Editor’s note: After this story initially published, the Daily News became aware of another pedestrian fatality that took place in April, bringing up the total number of pedestrian deaths so far this year to 13. The story has been updated to reflect this information.
Three Anchorage Assembly members on Tuesday proposed measures they want to see immediately implemented to make the city’s roadways safer.
The policy recommendations come just a few days after two more pedestrians were killed on Anchorage roads.
On Saturday evening, a 38-year-old woman was struck by an SUV as she crossed Northern Lights Boulevard. The woman, Crystal Anvil, was the 13th pedestrian to be killed by a vehicle in Anchorage since the start of the year. And on Friday night, 79-year-old Ambrose Aguchak was hit by two vehicles as he crossed the New Seward Highway near East 36th Avenue, according to the Anchorage Police Department.
“That means in the municipality alone, we are on track to surpass the statewide record for pedestrian deaths, which was 13 in 2022,” Assembly member Meg Zaletel, who represents the Midtown district where several of this year’s fatalities have happened, told reporters Tuesday. “I am outraged at the lack of outrage in this community.”
Zaletel drafted a resolution with co-sponsors Karen Bronga and Daniel Volland, who represent East Anchorage and downtown.
The measure has three policy recommendations.

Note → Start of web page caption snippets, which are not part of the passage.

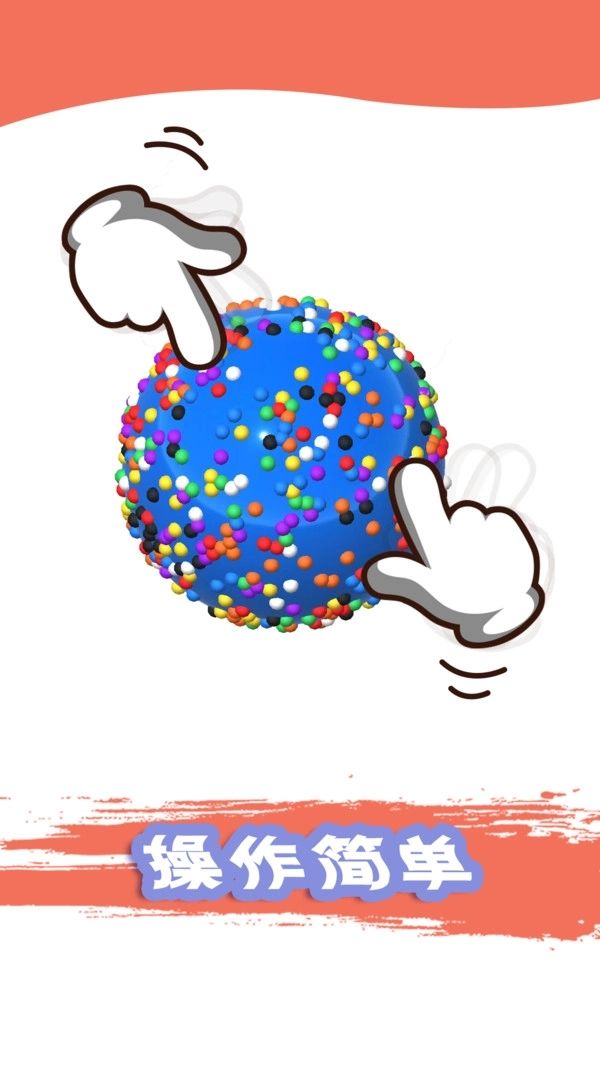 粘土模拟器正版4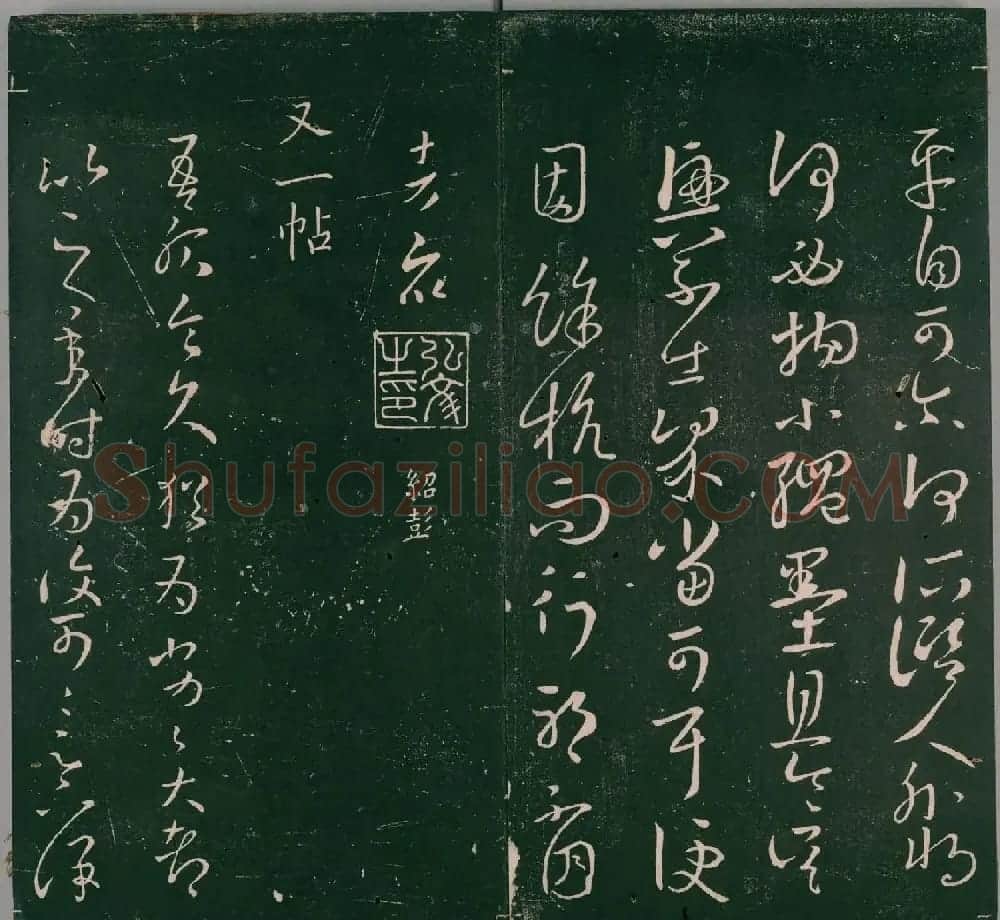 明代董汉策刻《二王帖》卷一王羲之行草书帖 | 书法名家作品欣赏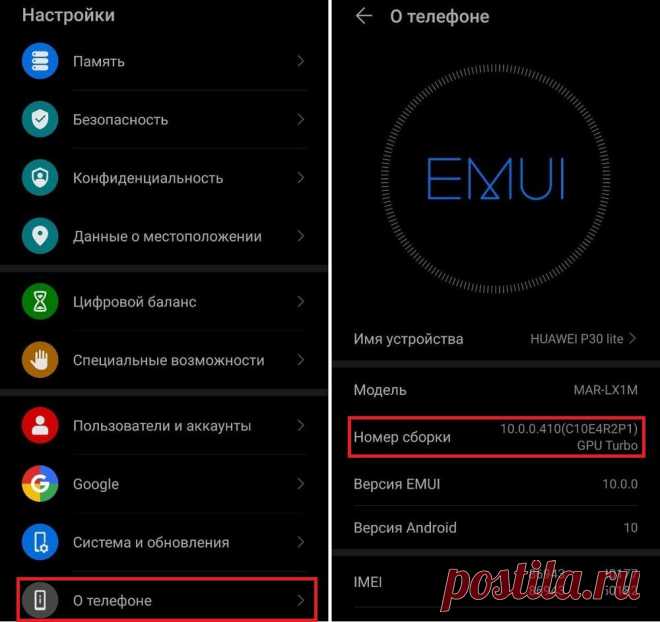 Измените одну настройку, и ваш Android начнет «летать»!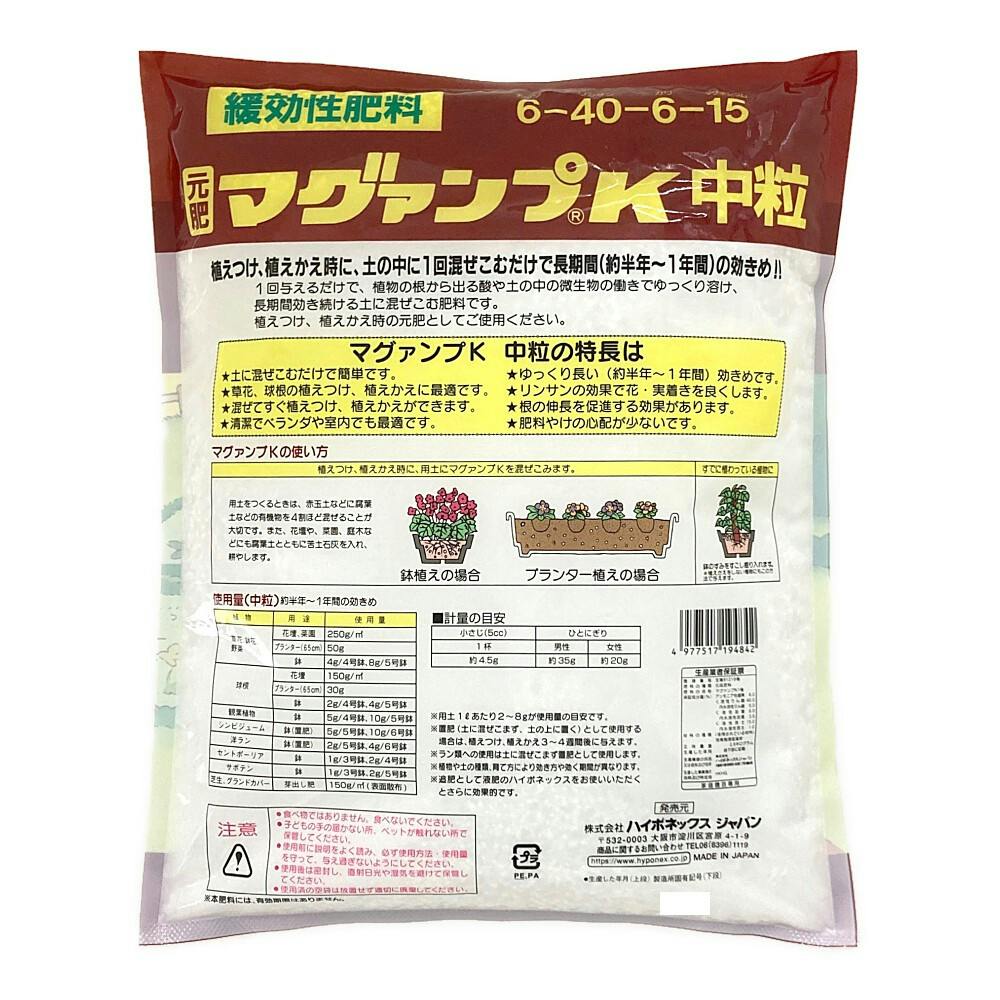 ハイポネックス マグァンプK 中粒 元肥 大容量タイプ 2.5kg | 用土・肥料 通販 | ホームセンターのカインズ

The first is installing more and better lighting along the kind of busy, high-speed roads where pedestrian deaths are most common.
The second is a proposal to lower speed limits by “at least 10 miles per hour, not to exceed 35 miles per hour, on corridors where fatalities have occurred or those with the same defining characteristics.”
Lastly, the measure calls for an education campaign about “the intersection of pedestrian safety, motor vehicle speed, and road conditions.”
The resolution, if approved by a majority of the Assembly’s 12 members, would also make October “Pedestrian Safety Month” each year.
“Excessive speed kills ... We cannot continue to treat our urban centers as super highways, prioritizing vehicle movement over safety,” Volland said. “We can do something today. The municipality and state should work together. It’s time for action, not another drawn-out study.”
According to Zaletel, 164 pedestrians were killed by vehicles between 2000 and 2022. The figure does not include numbers from last year, or the 13 people who have died in such incidents so far during 2024.
That puts Anchorage among the five deadliest cities in the country for pedestrians, with roughly four pedestrian deaths per 100,000 residents this year, according to data cited in the resolution from Smart Growth America, a policy and advocacy nonprofit based in Washington, D.C.
Within the municipality, many of the largest, busiest roads are owned and managed by the state.
“The majority of pedestrian fatalities in 2024 have taken place on Alaska Department of Transportation and Public Facilities controlled roads with at least four lanes and speeds of 45 miles per hour,” the resolution states.
According to Zaletel, there are two straightforward ways to slow down vehicles along major corridors like Northern Lights Boulevard, Minnesota Drive, Tudor Road and similar arterials. The city’s traffic engineer could reduce speed limits posted on signs. Or the state could designate those roadways “safety corridors,” as it does on portions of the Seward Highway along Turnagain Arm where there are blind turns, and require lower speeds.
“I’ve been advocating (for) them, since 2022, to apply that in an urban context,” Zaletel said. “Either way, I think there’s a way to get lower speed limits.”
Enforcing speed limits, though, requires traffic police. And Zaletel acknowledged that the Anchorage Police Department is currently grappling with low staffing.
There are limits on how much the Assembly can do on the issue. The resolution’s three sponsors are asking for immediate steps to be presented by the state and LaFrance administration by Oct. 8, the date of the Assembly’s next regularly scheduled meeting after the measure is introduced on Tuesday. As an appropriating body, they said, the Assembly is willing and able to spend money to solve the problem, but it needs actual policy measures to fund.
“Frankly, only the administration and (Department of Transportation) are the ones who can drive this to action,” Zaletel said.
Four state representatives, Democrats Andrew Gray, Genevieve Mina and Zack Fields and independent Alyse Galvin, attended the press conference and expressed a willingness to work the issue from the Legislature.